Back at the RL ranch things aren’t running so smoothly either.  Years before Atrocitous had stashed the bodies of the Manhunters in readiness for a time when he would have need of a fighting force.  He uses the blood of a native predator to retrieve them.  I took it that this creature caused Atrocitus to see hallucinations of his tortured past but I could be reading this incorrectly.  In either case the Manhunters appear but they are lifeless.  I have an issue with the look of the robots in Red Lanterns.  Visually it seems that their faces have rotted away to reveal a Terminator type skull underneath, complete with rows of uncovered teeth.  Please correct me in the comments below if I am wrong but surely the whole point of these characters being introduced is that there are 100% inorganic and therefore have no flesh to rot.  In my mind they should look in the same state of repair as the day they were buried.  I feel like Sepulveda’s effort to create dreadful images has led him in this case to overlook the basic premise of the story.
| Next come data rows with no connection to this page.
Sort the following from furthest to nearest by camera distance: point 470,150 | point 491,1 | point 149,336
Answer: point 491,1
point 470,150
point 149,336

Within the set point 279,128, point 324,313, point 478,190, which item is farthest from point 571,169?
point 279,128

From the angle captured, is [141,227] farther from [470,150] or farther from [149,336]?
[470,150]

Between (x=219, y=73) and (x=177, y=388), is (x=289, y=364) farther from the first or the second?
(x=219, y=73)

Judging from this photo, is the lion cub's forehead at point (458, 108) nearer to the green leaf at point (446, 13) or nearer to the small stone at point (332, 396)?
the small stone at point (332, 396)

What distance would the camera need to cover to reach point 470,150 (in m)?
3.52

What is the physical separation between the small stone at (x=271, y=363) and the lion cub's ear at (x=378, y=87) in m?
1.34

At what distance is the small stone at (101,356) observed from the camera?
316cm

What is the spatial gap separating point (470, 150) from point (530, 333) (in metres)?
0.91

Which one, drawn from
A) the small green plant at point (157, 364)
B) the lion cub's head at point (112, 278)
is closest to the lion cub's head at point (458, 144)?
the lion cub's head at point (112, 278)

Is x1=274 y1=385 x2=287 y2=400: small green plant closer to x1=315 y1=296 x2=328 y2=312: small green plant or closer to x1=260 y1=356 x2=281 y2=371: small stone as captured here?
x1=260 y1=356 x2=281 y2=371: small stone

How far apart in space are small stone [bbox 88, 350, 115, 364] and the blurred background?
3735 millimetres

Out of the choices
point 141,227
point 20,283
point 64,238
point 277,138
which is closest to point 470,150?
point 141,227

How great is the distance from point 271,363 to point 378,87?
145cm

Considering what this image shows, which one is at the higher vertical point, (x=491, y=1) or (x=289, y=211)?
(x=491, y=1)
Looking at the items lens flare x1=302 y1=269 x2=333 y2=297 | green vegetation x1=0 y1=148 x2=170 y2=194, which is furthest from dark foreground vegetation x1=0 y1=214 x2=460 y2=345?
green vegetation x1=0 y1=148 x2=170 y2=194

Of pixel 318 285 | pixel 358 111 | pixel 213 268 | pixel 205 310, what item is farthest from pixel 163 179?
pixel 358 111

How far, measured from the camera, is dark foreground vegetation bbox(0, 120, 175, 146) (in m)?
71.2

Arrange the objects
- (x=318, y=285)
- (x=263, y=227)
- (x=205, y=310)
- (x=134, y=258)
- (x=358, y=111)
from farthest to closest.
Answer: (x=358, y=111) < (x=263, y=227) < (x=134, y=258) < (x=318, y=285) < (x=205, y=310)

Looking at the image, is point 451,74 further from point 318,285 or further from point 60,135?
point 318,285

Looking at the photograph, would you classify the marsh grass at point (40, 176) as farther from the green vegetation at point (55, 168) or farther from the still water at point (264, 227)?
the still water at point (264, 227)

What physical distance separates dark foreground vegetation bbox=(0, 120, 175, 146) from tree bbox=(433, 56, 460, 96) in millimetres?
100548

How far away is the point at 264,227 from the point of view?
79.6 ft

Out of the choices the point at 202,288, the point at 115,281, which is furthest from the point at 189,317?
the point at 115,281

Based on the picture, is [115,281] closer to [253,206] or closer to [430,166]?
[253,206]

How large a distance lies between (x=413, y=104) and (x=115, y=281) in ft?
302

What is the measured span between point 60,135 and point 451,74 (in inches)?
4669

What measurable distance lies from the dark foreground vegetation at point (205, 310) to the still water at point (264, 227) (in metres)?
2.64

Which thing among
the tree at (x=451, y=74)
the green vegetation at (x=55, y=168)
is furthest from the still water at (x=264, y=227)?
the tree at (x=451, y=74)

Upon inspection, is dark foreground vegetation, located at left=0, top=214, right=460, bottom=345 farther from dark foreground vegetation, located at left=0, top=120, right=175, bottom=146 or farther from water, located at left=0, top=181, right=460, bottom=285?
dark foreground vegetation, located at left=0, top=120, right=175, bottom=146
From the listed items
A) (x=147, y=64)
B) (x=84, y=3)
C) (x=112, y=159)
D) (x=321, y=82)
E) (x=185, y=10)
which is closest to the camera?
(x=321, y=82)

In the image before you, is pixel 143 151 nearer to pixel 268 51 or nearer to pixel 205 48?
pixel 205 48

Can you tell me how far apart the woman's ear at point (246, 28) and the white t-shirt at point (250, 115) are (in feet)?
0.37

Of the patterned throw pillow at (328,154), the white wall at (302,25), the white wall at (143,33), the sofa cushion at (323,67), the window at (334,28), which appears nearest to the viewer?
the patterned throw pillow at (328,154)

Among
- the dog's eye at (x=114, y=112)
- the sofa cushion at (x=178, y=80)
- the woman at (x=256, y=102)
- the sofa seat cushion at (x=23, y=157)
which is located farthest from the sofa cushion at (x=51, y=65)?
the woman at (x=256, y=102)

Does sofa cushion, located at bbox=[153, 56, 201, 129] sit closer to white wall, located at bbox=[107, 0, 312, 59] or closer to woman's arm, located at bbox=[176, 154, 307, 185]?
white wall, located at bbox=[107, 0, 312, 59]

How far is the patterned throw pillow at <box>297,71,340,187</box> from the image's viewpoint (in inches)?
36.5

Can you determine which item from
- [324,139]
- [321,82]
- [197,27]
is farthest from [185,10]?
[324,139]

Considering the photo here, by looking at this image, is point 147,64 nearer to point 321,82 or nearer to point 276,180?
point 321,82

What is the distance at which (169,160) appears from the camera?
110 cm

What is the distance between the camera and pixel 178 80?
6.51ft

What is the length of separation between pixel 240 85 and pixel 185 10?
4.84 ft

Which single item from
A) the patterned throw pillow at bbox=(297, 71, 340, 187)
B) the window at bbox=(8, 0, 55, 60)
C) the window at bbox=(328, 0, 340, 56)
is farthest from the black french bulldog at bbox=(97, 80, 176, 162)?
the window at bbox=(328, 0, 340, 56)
With the power battery being so weak Atrocitus has to use hemoglobin ripped from his own jugular to perform the blood magic that fires the androids up.  He assumes they will bend to his will and so no-one is more surprised than the Red Lantern leader when instead they follow their previous prime directive, “No man escapes the Manhunters”.  In the final splash page they pound him with energy blasts and we can see his skeleton outlined by his brute form.  Alas, this isn’t the cliff-hanger it could have been considering we’ve already seen him in the vision from Green Lantern #11 leading the Manhunters into battle.  I’m going to bet he wriggles out of this one faster than Adam West escapes a death trap at same bat-time, same bat-channel.

And that, as I mentioned above, highlights the whole problem I have with Red Lanterns #15 (and the #15 issues of the other lantern titles too); I was sold an event and I tweeted heavily about #ThirdArmy before it was published.  I feel like I have helped over-hype something that is more of a continuing story arc than an event in the classic sense.  The inclusion of the Manhunters is a great concept but I am eager to get into the thick of the action.  Atrocitus’ role in this book could have been covered in a few pages and Rankorr’s could have been left for another time or, as is my preference, should have taken place several issues ago.  At this stage, with only one more month to go, we should be up to our ears in evil minions and kicking some alien bad-guy ass from here to sector 3600!